Когда положение в Туле стало невыносимым, а защитники города едва держались на ногах, когда «наводнение и голод ужасающе усилились», рассказывает К. Буссов, тогда «царевич» Петр и Болотников вступили в переговоры с Шуйским о сдаче крепости на условии сохранения им (всем повстанцам) жизни, угрожая, что в противном случае осажденные будут драться, пока будет жив хоть один человек. Царь Василий находился в столь затруднительном положении, что он принял условия Болотникова и поклялся на кресте соблюдать договор о том, что все защитники Тулы будут помилованы.

Для Болотникова смысл переговоров состоял в том, чтобы сохранить силы для продолжения борьбы. В труднейших условиях Болотников тщательно готовил вылазку, надеясь на то, что вода спадет и они попытают счастье, чтобы пробиться через вражеское войско навстречу «Дмитрию».

Слуга Мнишека Рожнятовский в одной из ноябрьских записей упомянул о письме поляка, также находившегося в заточении в Ярославле, но получившего более верные известия. Из письма следовало, что при сдаче Тулы «Болотников хотел выкинуть какую-то штуку, но она у него не вышла. Люди ушли из Тулы по заключенному им договору, а сам он остался в оковах».

Русские источники подтверждают версию Рожнятовского и объясняют причины того, что Болотников и Петр после сдачи Тулы сразу же были взяты под стражу. В самые последние дни, когда Тулу стали покидать сотни людей, части гарнизона окончательно вышли из повиновения. По данным карамзинского «Хронографа», за два-три дня до капитуляции тульские «осадные люди» присылали к царю «бити челом и вину свою приносить (признать), чтоб их пожаловал, вину им отдал, и оне вора Петрушку, Ивашка Болотникова и их воров изменников отдадут».

Разобщенный наводнением и доведенный до крайности гарнизон Тулы сложил оружие, не оказав сопротивления воеводе Крюку-Колычеву и не выступив на защиту своих вождей.

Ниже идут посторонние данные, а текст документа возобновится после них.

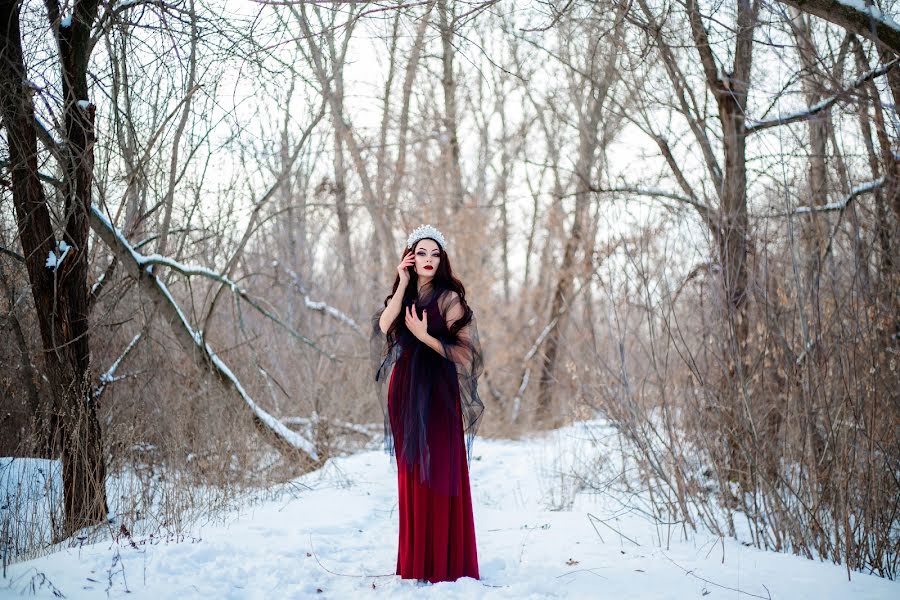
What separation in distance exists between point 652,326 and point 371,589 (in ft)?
9.18

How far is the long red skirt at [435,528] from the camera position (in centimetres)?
385

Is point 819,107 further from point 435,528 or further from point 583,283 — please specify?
point 435,528

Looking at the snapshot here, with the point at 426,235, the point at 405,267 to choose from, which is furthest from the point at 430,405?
the point at 426,235

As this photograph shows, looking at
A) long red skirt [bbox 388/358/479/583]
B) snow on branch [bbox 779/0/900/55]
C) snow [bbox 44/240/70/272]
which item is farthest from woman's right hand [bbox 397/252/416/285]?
snow [bbox 44/240/70/272]

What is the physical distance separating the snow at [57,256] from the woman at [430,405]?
8.77ft

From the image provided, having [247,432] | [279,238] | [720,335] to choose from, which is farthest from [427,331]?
[279,238]

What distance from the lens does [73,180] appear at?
16.6ft

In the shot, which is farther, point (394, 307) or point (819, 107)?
point (819, 107)

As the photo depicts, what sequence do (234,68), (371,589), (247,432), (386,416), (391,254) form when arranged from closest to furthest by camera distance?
(371,589) < (386,416) < (234,68) < (247,432) < (391,254)

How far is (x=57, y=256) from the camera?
523cm

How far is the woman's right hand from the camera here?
13.6 ft

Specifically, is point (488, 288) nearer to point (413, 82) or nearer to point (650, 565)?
point (413, 82)
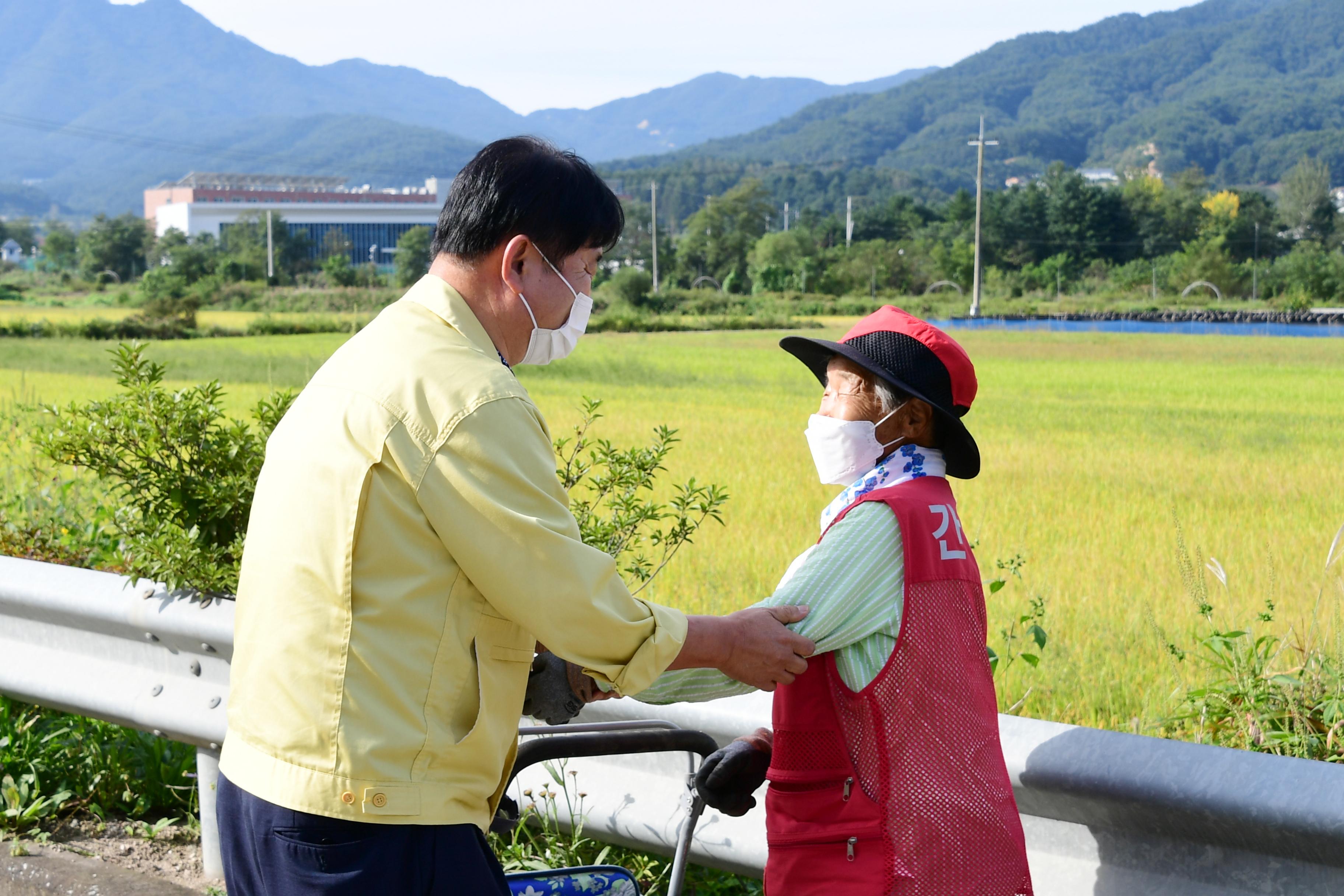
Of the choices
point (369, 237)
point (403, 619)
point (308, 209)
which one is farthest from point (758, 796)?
point (369, 237)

В силу этой причины Шуйский сохранил жизнь всем сдавшимся повстанцам. Без сомнения, амнистия была продиктована трезвым политическим расчетом. Гражданская война вступила в решающую фазу, и царь показной милостью старался перетянуть на свою сторону всех колеблющихся.

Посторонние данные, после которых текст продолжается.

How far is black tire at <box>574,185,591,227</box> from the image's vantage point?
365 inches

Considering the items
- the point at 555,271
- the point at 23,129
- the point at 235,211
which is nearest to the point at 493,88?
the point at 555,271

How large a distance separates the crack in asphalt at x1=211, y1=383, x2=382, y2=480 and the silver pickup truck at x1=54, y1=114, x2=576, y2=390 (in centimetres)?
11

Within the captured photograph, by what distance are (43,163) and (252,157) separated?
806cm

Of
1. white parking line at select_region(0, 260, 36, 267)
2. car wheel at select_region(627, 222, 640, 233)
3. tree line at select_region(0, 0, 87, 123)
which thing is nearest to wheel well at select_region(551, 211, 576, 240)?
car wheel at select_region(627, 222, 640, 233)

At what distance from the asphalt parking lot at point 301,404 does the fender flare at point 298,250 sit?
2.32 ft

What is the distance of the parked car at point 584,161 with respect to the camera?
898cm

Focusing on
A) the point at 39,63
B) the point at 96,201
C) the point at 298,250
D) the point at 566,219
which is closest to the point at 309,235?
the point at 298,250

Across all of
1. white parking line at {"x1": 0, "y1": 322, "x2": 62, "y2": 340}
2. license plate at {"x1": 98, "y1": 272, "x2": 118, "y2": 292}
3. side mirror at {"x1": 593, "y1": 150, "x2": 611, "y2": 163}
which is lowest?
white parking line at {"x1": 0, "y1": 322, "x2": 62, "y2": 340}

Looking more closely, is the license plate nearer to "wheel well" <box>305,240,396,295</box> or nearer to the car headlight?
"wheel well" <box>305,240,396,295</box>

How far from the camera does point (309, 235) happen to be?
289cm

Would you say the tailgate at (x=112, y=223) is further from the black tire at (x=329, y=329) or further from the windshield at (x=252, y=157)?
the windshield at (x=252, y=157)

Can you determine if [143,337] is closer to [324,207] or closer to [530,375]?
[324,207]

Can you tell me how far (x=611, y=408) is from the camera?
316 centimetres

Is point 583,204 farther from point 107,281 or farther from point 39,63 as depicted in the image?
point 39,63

Весть о падении Тулы вызвала панику в войске Лжедмитрия II. Пробыв в Волхове в течение суток, «царек» 17 октября спешно отступил ближе к границе в Карачев, где его покинуло запорожское войско. Одновременно произошел бунт наемных солдат — «литовских людей», желавших уйти (из России) с добычей. Не имея возможности задержать наемное войско, самозванец тайно покинул лагерь с 30-ю верными людьми, среди которых был только один поляк. Даже «гетман» Меховецкий не знал, куда исчез «царек».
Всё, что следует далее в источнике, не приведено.